Required task -> Count the lines below that contain the word "green". Give only the number.

Supplied information ->
□ □ □ □
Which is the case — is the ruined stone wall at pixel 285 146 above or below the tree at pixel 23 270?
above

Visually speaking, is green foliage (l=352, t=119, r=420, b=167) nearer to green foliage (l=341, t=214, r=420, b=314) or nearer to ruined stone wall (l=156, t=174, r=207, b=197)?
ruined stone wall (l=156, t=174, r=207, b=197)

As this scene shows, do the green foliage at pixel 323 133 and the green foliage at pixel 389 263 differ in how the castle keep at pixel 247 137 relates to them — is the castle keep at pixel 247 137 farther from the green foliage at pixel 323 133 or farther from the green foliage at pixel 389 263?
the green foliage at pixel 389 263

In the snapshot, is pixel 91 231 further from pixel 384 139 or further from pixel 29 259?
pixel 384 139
□ □ □ □
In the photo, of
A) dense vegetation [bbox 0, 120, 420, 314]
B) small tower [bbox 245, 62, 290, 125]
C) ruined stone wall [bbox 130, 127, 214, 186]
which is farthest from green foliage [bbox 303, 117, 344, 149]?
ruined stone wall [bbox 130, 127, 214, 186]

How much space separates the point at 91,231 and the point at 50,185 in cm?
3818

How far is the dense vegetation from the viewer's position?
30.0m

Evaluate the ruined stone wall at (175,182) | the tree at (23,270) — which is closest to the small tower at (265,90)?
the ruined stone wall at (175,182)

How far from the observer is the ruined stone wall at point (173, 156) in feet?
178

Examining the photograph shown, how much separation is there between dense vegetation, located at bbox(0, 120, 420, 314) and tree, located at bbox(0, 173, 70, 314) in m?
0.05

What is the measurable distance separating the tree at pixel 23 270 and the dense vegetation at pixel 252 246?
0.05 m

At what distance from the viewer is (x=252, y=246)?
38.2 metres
□ □ □ □
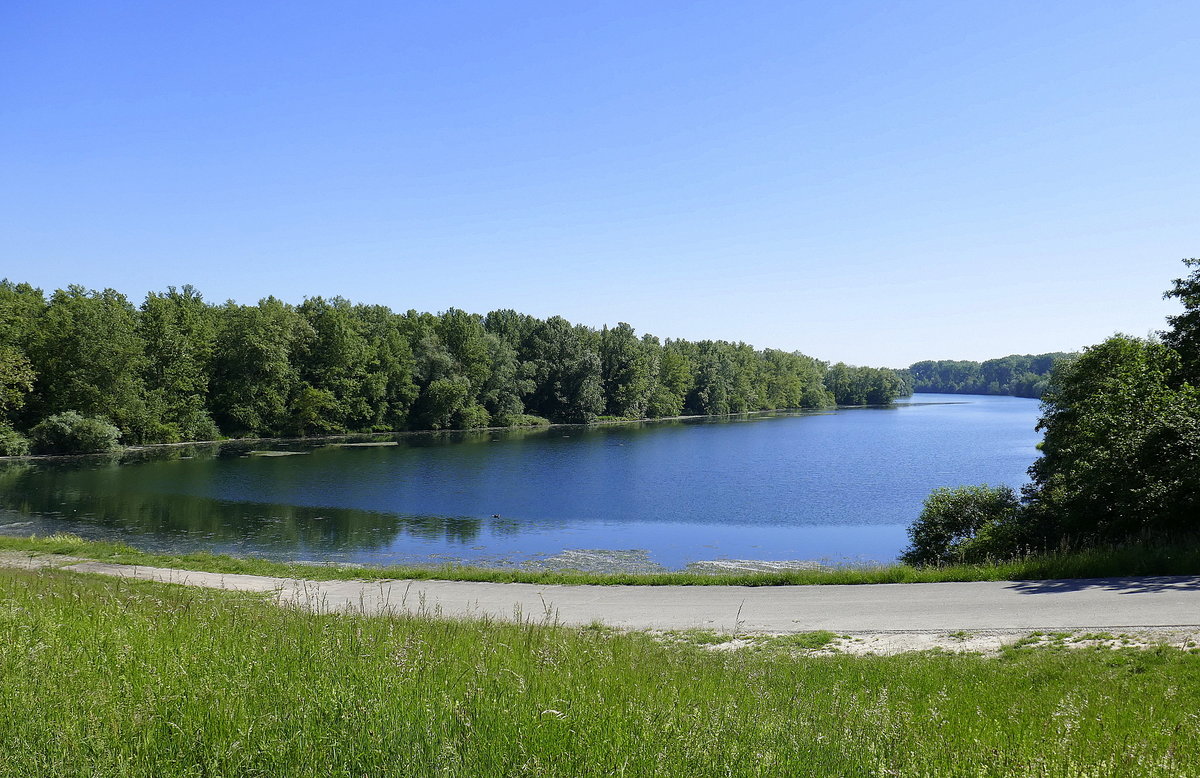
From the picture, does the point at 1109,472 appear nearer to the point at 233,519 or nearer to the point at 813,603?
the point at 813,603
□ □ □ □
Answer to the task -> 4